## Creating a combined quality dataset

In this notebook we make a quality dataset out of the three datasets "recipes", "reviews" and "recipes_with_search_terms". In order to give some interesting insights of the data.

Therefore, we:
- left joined them on `RecipeId` 
- considered only the recipes with count(ratings) >= 10
- introduced a column `Average rating` which is an average of all reviews for this recipe 
- and a column `Number of ratings` which is a number of data records in reviews.csv for this recipe
- calculated an Overall Mean:
  - Calculates the mean of all ratings across the entire DataFrame
  - Assigns this overall mean to a new column 'average_rating' for all rows
- calculated a Per-Recipe Mean (mean_of_all_ratings in the loop):
  - For each recipe, calculates the mean of ratings for all rows with the same 'RecipeId'
  - Assigns this per-recipe mean to the 'average_rating' column for the corresponding row

In [None]:
# load all datasets
import pandas as pd

recipes = pd.read_csv("../data/recipes.csv")
reviews = pd.read_csv("../data/reviews.csv")
search_terms_and_tags = pd.read_csv("../data/recipes_w_search_terms.csv")

In [None]:
reviews.shape

In [None]:
# 2. Combine all recipes that are present in BOTH recipes.csv and recipes_w_search_terms.csv 
# as one dataset (we have RecipeId/id as primary key). Delete the unnecessary columns (see below). 
# There are columns Name, Description that are present in both datasets. We just take the values from one dataset (doesn't matter which).
# The column we don't need: From recipes.csv: Images 

reviews.rename(columns={'AuthorId':'ReviewerId'}, inplace=True)
reviews.rename(columns={'AuthorName':'ReviewerName'}, inplace=True)
reviews.drop("DateSubmitted", axis=1, inplace=True)
reviews.drop("DateModified", axis=1, inplace=True)
reviews.head()

In [None]:
recipes.rename(columns={'AuthorId':'RecipeContributerId'}, inplace=True)
recipes.rename(columns={'AuthorName':'RecipeContributorName'}, inplace=True)
recipes.drop("Images", axis=1, inplace=True)
recipes.drop("Name", axis=1, inplace=True)
recipes.drop("Description", axis=1, inplace=True)
recipes.head()

In [None]:
search_terms_and_tags.rename(columns={'id':'RecipeId'}, inplace=True)
search_terms_and_tags.head()

In [None]:
#Merge all the datasets
df_combined = pd.merge(reviews, recipes, on='RecipeId', how="left")
df_combined = pd.merge(df_combined, search_terms_and_tags, on='RecipeId', how="left")
print(len(df_combined))
df_combined.head()

In [None]:
# 3. For the recipes that we now have, take only those that have at least 10 reviews in reviews.csv.
# Introduce a column "Average rating" which is an average of all reviews for this recipe. 
# And a column "Number of ratings" which is a number of data records in reviews.csv for this recipe. 

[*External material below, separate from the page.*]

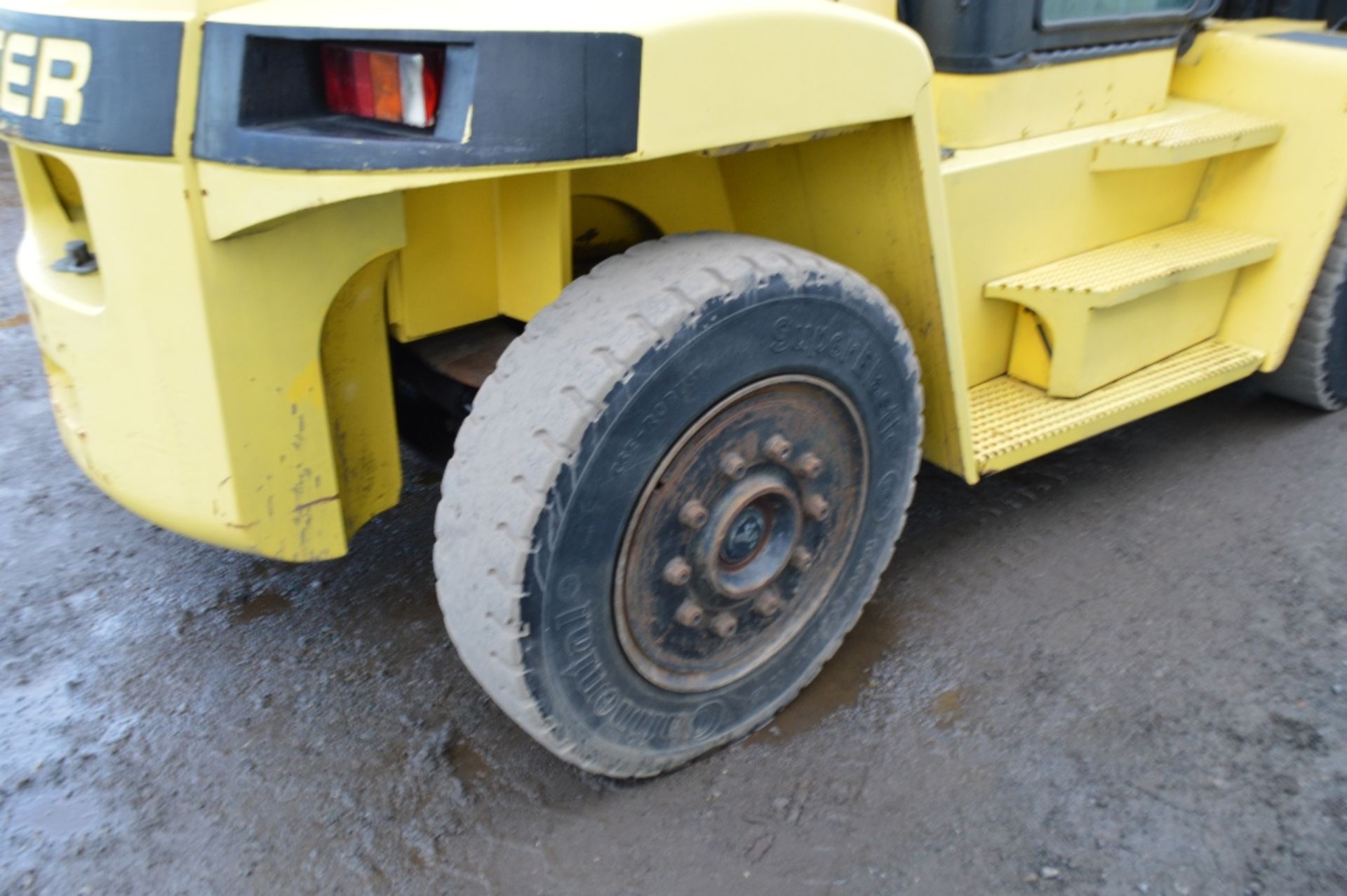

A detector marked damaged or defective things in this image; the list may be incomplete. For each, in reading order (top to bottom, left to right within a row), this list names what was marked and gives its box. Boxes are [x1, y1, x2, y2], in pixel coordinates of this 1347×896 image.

rusty wheel rim [614, 374, 867, 695]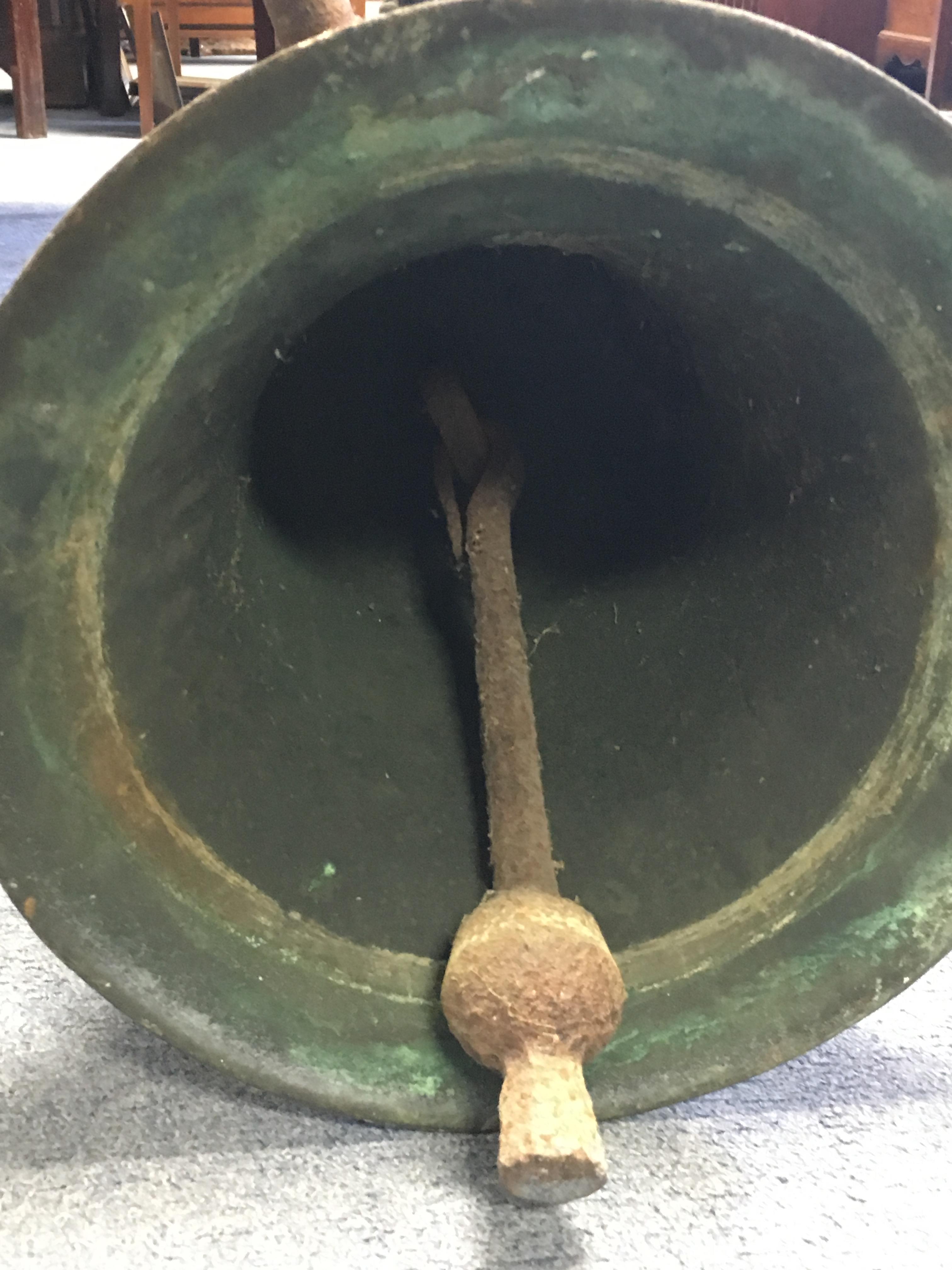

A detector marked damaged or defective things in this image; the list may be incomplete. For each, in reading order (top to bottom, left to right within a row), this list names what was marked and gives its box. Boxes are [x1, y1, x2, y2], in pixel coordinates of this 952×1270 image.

rusty clapper tip [444, 889, 629, 1204]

df_combined = df_combined[df_combined.groupby('RecipeId')['RecipeId'].transform('size') >= 10]
print(len(df_combined))
df_combined['number_of_ratings'] = df_combined.groupby('RecipeId')['RecipeId'].transform('size')
df_combined.sample(5)

In [None]:
# this is inefficient but I cant come up with a cleaner solution
df_combined['average_rating'] = df_combined[["Rating"]].mean(axis=0)

for index,row in df_combined.iterrows():
    all_rows_with_this_recipie_id = df_combined[df_combined["RecipeId"] == row["RecipeId"]]
    mean_of_all_ratings = all_rows_with_this_recipie_id['Rating'].mean() 
    df_combined.loc[index, "average_rating"] = mean_of_all_ratings
df_combined.sample(5)

In [None]:
df_combined.shape

## Data Visualization

In [None]:
# 4. So now we have a dataset with columns from recipes.csv and recipes_w_search_terms.csv, 
# and two additional columns: "Average rating" and "Number of ratings". Depending on the number of
# records that we now have, either leave the dataset as this, or sample a subset. 
print(len(df_combined))

df_combined.hist(column='Rating')
df_combined.hist(column='number_of_ratings')
df_combined.hist(column='average_rating')



In [None]:
df_combined.to_csv("../data/combined_data.csv")